-- start of EXTRACT PROVIDED --

Spring was so slow to get here that when it finally came, we clapped and did cartwheels.
Oh, we were happy for days with sunshine and warmer temperatures.
And then my nemesis – the black fly – came out in full force. Tried to wreck spring.
Swatting flies, I caught sight of the yard. Spirits plunged. There was just So Much Work.
I suddenly felt depressed. I couldn’t do it all. I just wanted to hibernate another winter.Every garden bed was covered with winter yuck, dead leaves and sticks. Weeds were threatening to take over the home land.
Instantly, I felt guilty. Me, who just weeks earlier was wishing for spring.
Babies, families, habits, novels, dreams, exercise goals, eating regimes, household management…everything starts messy. And is really hard.
It just so happens, I started reading a book called, The War of Art by Steven Pressfield. Pressfield talks Resistance. Resistance is your adversary. It’s all the doubts, fears, you can’t do it, it’s too hard moments.
Resistance is not your friend. It keeps you from doing what God put you on the earth to do.
I may or may not have been put on earth to be a farmer, but it was the next right thing. Because I want vegetables this summer.
So I made myself go outside with a bucket full of seeds. And I planted something.

-- end of EXTRACT PROVIDED --
-- start of GIVEN ENTRIES --

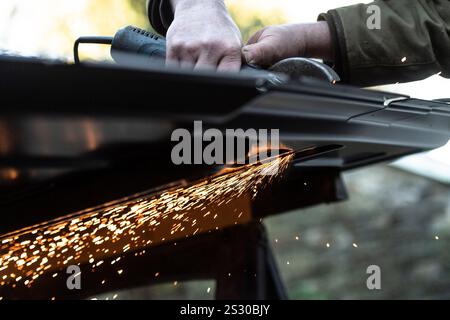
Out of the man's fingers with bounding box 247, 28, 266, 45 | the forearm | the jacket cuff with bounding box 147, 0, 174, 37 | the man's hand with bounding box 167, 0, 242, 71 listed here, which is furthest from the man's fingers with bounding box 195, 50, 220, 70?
the jacket cuff with bounding box 147, 0, 174, 37

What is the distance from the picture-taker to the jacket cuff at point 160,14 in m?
1.98

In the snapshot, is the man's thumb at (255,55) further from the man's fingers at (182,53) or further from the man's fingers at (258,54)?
the man's fingers at (182,53)

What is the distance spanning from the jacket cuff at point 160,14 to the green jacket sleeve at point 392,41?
0.43 metres

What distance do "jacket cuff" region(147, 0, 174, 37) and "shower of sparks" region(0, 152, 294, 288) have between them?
0.89 meters

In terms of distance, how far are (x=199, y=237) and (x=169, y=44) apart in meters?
0.54

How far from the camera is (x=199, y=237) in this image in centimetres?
117

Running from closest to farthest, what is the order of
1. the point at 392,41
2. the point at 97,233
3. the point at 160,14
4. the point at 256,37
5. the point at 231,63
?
the point at 97,233
the point at 231,63
the point at 256,37
the point at 392,41
the point at 160,14

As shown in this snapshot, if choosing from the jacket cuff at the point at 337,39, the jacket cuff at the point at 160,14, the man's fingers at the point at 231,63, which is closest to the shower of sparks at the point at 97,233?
the man's fingers at the point at 231,63

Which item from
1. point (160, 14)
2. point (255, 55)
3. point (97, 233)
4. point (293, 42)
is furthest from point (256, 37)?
point (97, 233)

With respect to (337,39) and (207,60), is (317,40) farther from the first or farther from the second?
(207,60)

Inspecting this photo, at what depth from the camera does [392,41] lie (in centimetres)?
186

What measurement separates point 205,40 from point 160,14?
0.48 meters

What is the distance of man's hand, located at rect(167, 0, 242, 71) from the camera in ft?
4.96
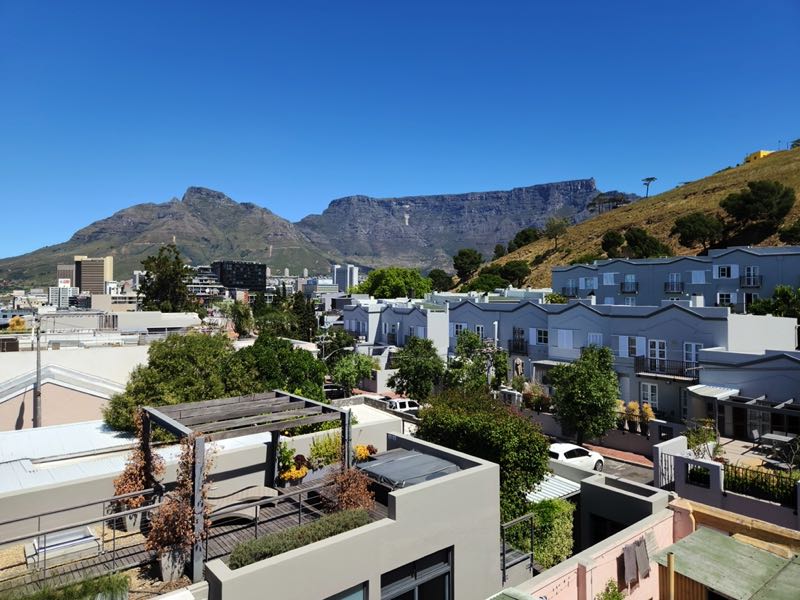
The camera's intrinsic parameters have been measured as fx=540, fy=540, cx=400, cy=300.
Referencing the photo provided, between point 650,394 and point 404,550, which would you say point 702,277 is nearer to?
point 650,394

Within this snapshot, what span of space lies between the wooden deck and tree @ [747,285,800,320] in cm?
3940

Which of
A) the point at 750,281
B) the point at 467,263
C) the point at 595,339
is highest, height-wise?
the point at 467,263

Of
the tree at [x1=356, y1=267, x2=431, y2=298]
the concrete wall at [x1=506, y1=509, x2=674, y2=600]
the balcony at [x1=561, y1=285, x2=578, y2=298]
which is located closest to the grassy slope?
the tree at [x1=356, y1=267, x2=431, y2=298]

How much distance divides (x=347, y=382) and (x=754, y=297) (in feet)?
118

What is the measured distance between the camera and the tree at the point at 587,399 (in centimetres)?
2744

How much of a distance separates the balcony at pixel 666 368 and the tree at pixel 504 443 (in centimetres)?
1949

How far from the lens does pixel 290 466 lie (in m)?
13.5

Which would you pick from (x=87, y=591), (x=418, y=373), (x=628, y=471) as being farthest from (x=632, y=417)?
(x=87, y=591)

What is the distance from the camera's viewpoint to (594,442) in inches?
→ 1194

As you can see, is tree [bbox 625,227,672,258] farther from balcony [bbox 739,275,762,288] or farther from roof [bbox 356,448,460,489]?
roof [bbox 356,448,460,489]

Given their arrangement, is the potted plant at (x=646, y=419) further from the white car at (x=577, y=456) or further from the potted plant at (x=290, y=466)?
the potted plant at (x=290, y=466)

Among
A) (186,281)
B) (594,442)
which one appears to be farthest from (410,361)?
(186,281)

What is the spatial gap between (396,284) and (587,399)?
71729 millimetres

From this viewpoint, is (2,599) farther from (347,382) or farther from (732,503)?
(347,382)
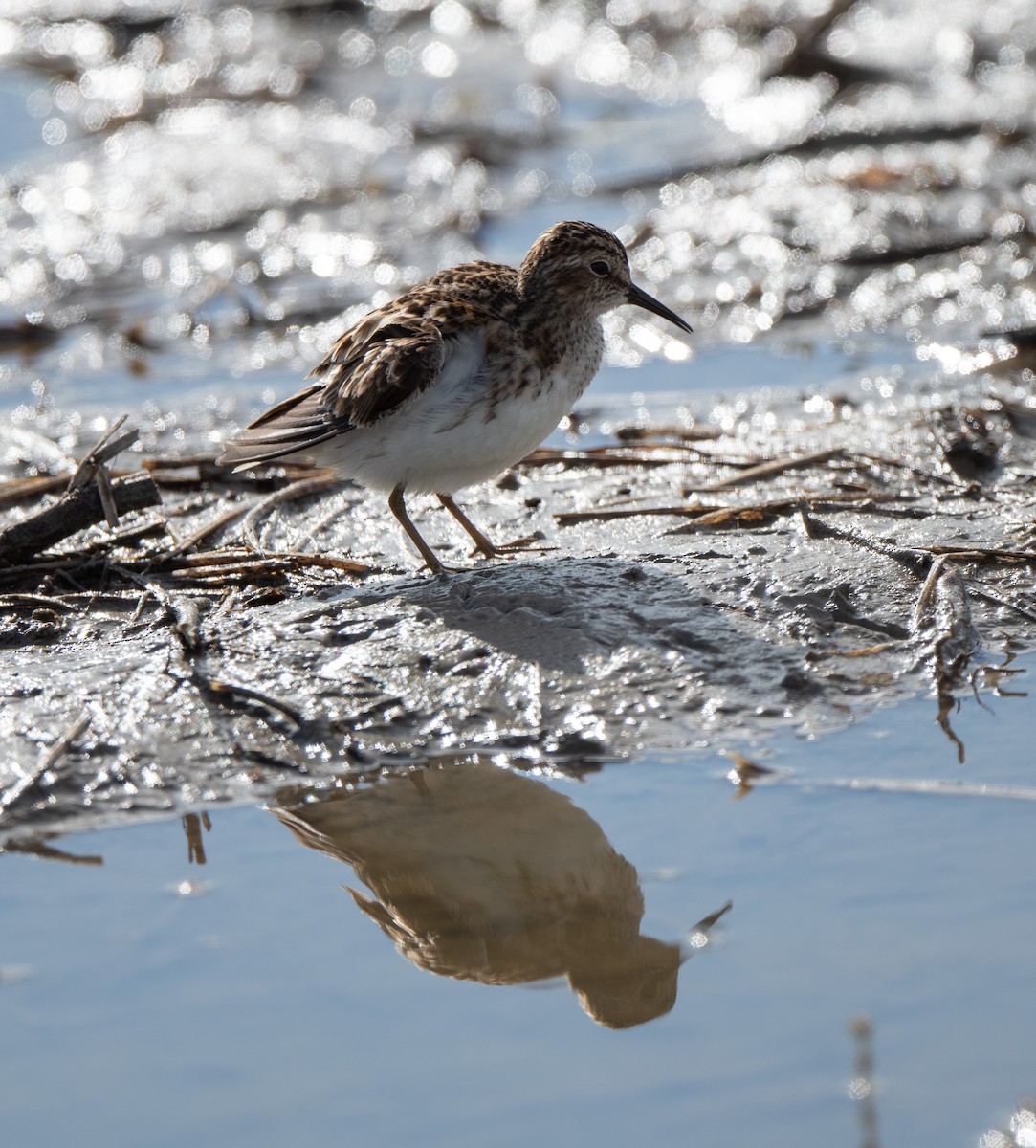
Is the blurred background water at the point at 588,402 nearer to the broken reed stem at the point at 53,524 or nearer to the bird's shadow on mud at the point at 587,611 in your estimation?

-- end of GIVEN ENTRIES --

-- GOAL 1 --
In the essay about spring, which book did the writer start reading?
-- GOAL 2 --
Rewrite the records from the line with "Given their arrangement, is" up to and including the last line of the records, changing "spatial gap" to "distance" and leaving everything else the same. Leave the pictures out of your answer.

-- CORRECT ANSWER 1 --
The War of Art by Steven Pressfield.

-- CORRECT ANSWER 2 --
Given their arrangement, is the potted plant at (x=646, y=419) further from the white car at (x=577, y=456) or further from the potted plant at (x=290, y=466)?
the potted plant at (x=290, y=466)

Among
A) (186,281)
B) (594,442)
which one appears to be farthest from (410,361)?
(186,281)

What is the distance between (396,284) and (587,399)?
71729 millimetres

From this viewpoint, is (2,599) farther from (347,382) or farther from (732,503)?
(347,382)
Is the blurred background water at the point at 588,402 nearer to the broken reed stem at the point at 53,524 or nearer to the bird's shadow on mud at the point at 587,611 in your estimation?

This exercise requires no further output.